## BEGIN

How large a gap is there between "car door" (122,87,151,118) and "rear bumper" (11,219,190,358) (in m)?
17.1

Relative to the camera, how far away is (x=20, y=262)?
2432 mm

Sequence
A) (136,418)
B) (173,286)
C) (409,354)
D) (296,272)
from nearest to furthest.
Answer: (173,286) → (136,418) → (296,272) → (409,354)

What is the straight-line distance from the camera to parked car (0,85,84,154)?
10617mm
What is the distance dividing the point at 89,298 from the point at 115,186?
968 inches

## END
## BEGIN

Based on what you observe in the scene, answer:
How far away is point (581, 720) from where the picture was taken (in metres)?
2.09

## END
## BEGIN

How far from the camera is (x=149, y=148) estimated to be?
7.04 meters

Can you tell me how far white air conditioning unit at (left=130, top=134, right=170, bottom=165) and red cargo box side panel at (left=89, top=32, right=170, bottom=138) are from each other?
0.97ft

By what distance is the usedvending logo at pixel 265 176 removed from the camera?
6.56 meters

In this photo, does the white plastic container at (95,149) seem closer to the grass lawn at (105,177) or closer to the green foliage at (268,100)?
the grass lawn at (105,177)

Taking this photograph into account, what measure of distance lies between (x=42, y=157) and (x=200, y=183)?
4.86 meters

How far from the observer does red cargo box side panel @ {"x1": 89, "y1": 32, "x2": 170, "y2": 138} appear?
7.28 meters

## END

TASK DETAILS: Repeat the items above word for word, beginning at the line containing "In this photo, does" and stopping after the line containing "4.86 meters".

TASK OUTPUT:
In this photo, does the white plastic container at (95,149) seem closer to the grass lawn at (105,177) or closer to the green foliage at (268,100)?
the grass lawn at (105,177)

Taking this photograph into account, what measure of distance lies between (x=42, y=157) and (x=200, y=183)?
4.86 meters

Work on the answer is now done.